Indeed, Mayor Adams made a rare mention of the office during a May 2022 appearance at a “Security Token Summit” in Manhattan, when he acknowledged Felipe-Adams and Salomons in a brief speech. Felipe-Adams was listed as a speaker at that crypto conference, whose other guests ranged from Brooke Shields to the former Donald Trump spokesman Anthony Scaramucci.
City Hall did not answer questions about why Adams never announced the office’s creation or whether Felipe-Adams and Salomons had any expertise relevant to their roles, although a spokesman said both have “significant experience working in government.”
“Mayor Adams believes our city must do a better job of harnessing cutting-edge technologies that make municipal services more efficient and effective, and the Office of Innovation and Emerging Markets is critical to advancing that vision,” mayoral spokesman Jonah Allon said. “Under the co-leadership of Denise Felipe-Adams and Jonathan Salomons, the office speaks with a wide array of innovators with ideas about how to improve public safety, streamline government operations, and move our city forward, and shares its findings with partners across city government.”
Multiple people who deal with the administration on tech issues said the office seemed to overlap with the separate Office of Technology and Innovation, which is assumed to be the main clearinghouse for new technologies being piloted by the city. Allon said that Innovation and Emerging Markets is not housed within OTI, and that Felipe-Adams and Salomons report directly to City Hall Chief of Staff Camille Varlack.
But Adams has shown a willingness to create overlapping offices before. Keechant Sewell’s surprise resignation as police commissioner in June came after Adams elevated allies Pearson and Banks to senior public safety roles that seemed to sometimes supersede hers.
A handful of companies have listed Salomons or Felipe-Adams as lobbying targets, records show, including a supplier of air purifiers interested in procurement deals, a Las Vegas-based artificial intelligence company, and the Home Depot, which wanted to discuss legislation combating organized retail crime. From spring 2022 until March of this year, cryptocurrency exchange Coinbase hired lobbyists Bolton-St. Johns to arrange meetings with Felipe-Adams and Salomons and explain how their platform “can benefit New Yorkers,” according to one filing.

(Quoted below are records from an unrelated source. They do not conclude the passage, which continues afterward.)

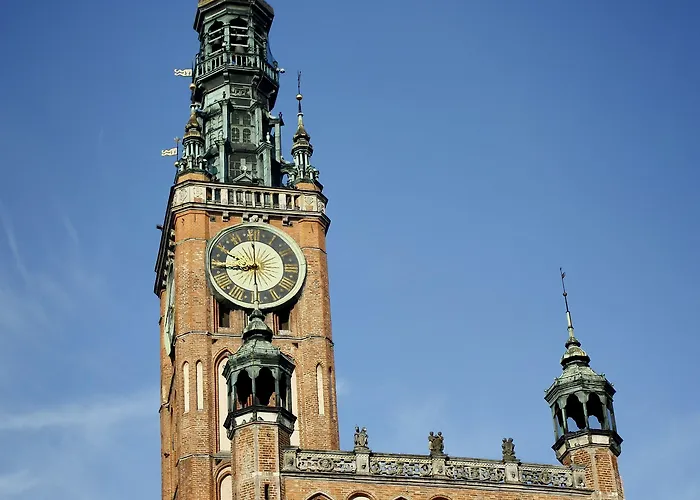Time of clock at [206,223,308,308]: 8:59
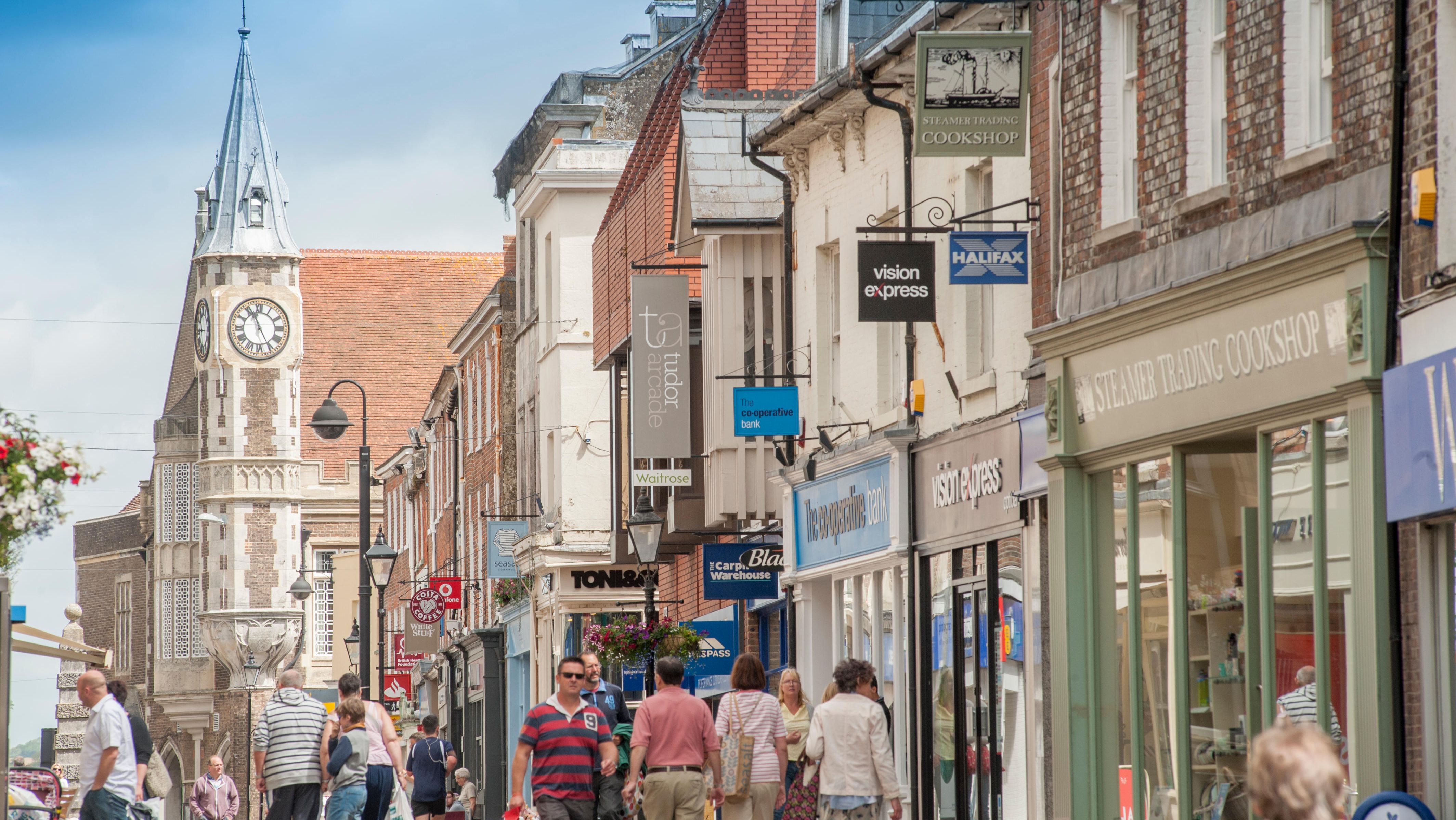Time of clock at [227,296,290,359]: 11:25
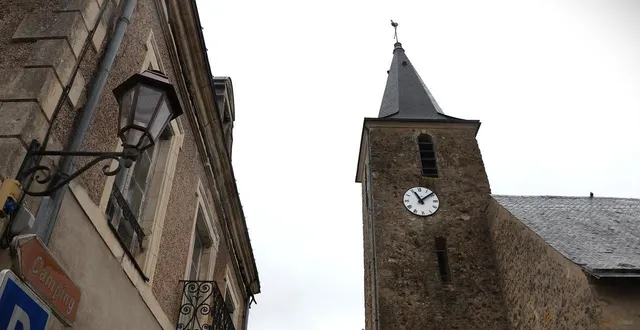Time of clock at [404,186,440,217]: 11:09
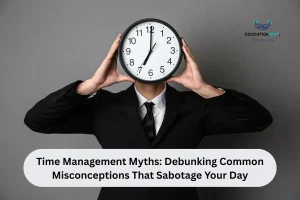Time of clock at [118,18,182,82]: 7:00
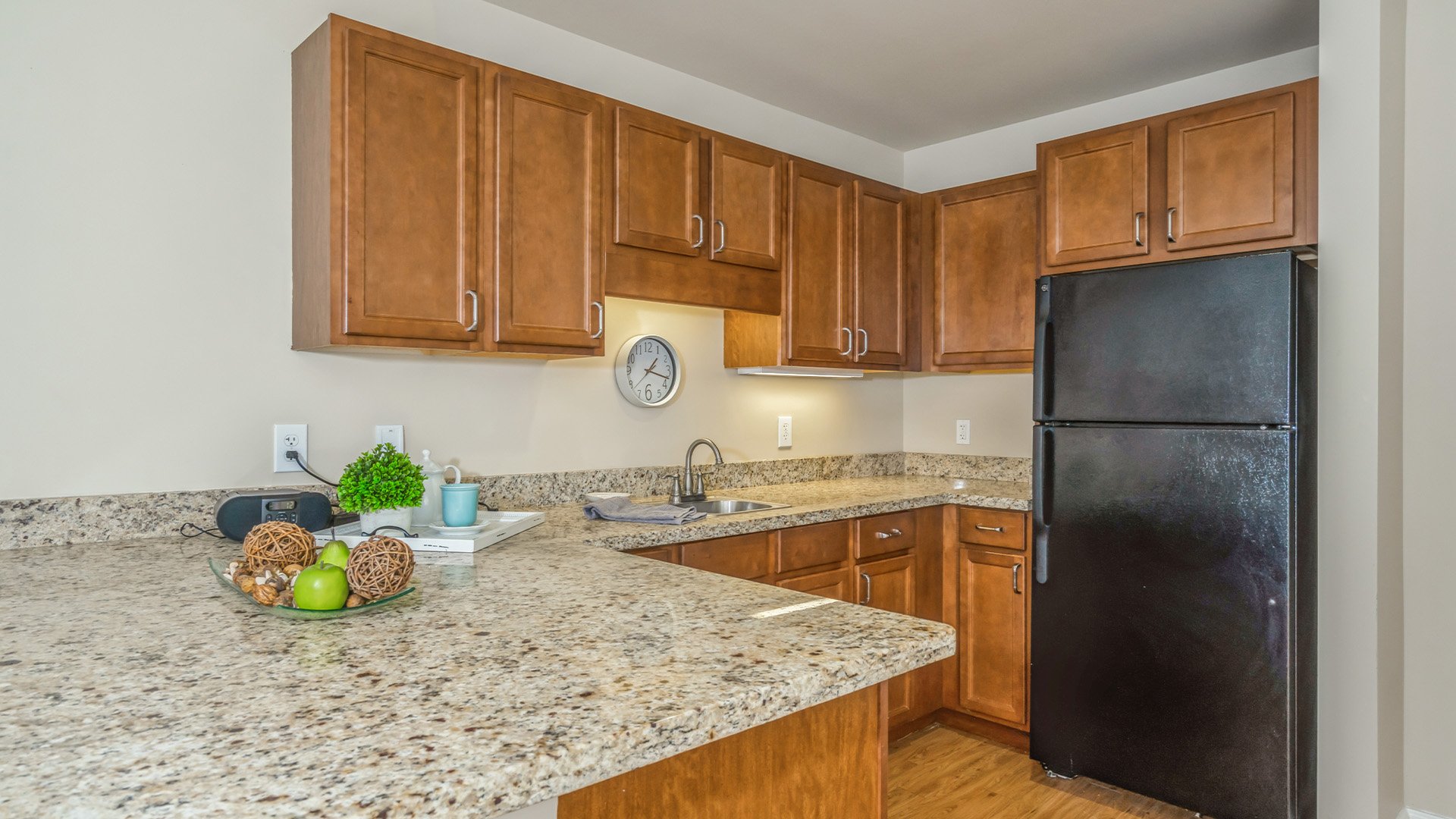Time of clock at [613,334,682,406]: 1:17
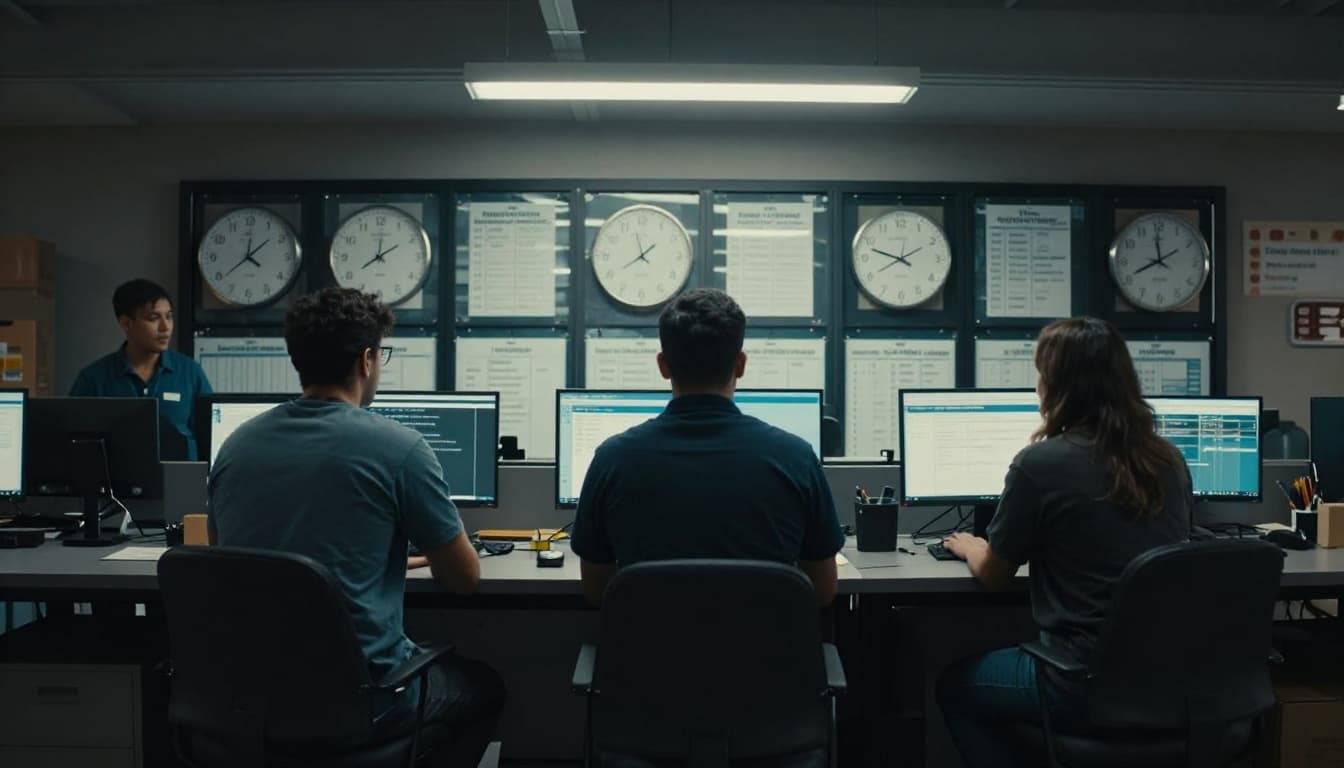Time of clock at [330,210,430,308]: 8:00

Felipe-Adams was paid $123,000 last year, city records show—up from her most recent salary of $111,792 as a special assistant at the borough president’s office, where she began in 2017 at $70,000.
‘I tend to be the more critical one’
On Eric Adams’ mayoral campaign, Felipe-Adams, who is Dominican American, served as a strategic advisor for Latinx alliances, according to her LinkedIn profile. She was pictured alongside the now-mayor at his Election Night party at the exclusive Zero Bond nightclub in November 2021, and emceed a Dominican Heritage celebration at Gracie Mansion this month.
Salomons, who described himself in the December interview as being “on loan” to the mayor’s office, received a $149,068 salary from the NYPD last year. City records do not show him receiving any separate salary from the mayor’s office.
In last year’s interview for the Urban Change podcast, Salomons hinted at differences between how he and Felipe-Adams view these prospective business partners.
“One of the things the NYPD has taught me is to be very careful about how we review a company,” he said. “I tend to be the more critical one.”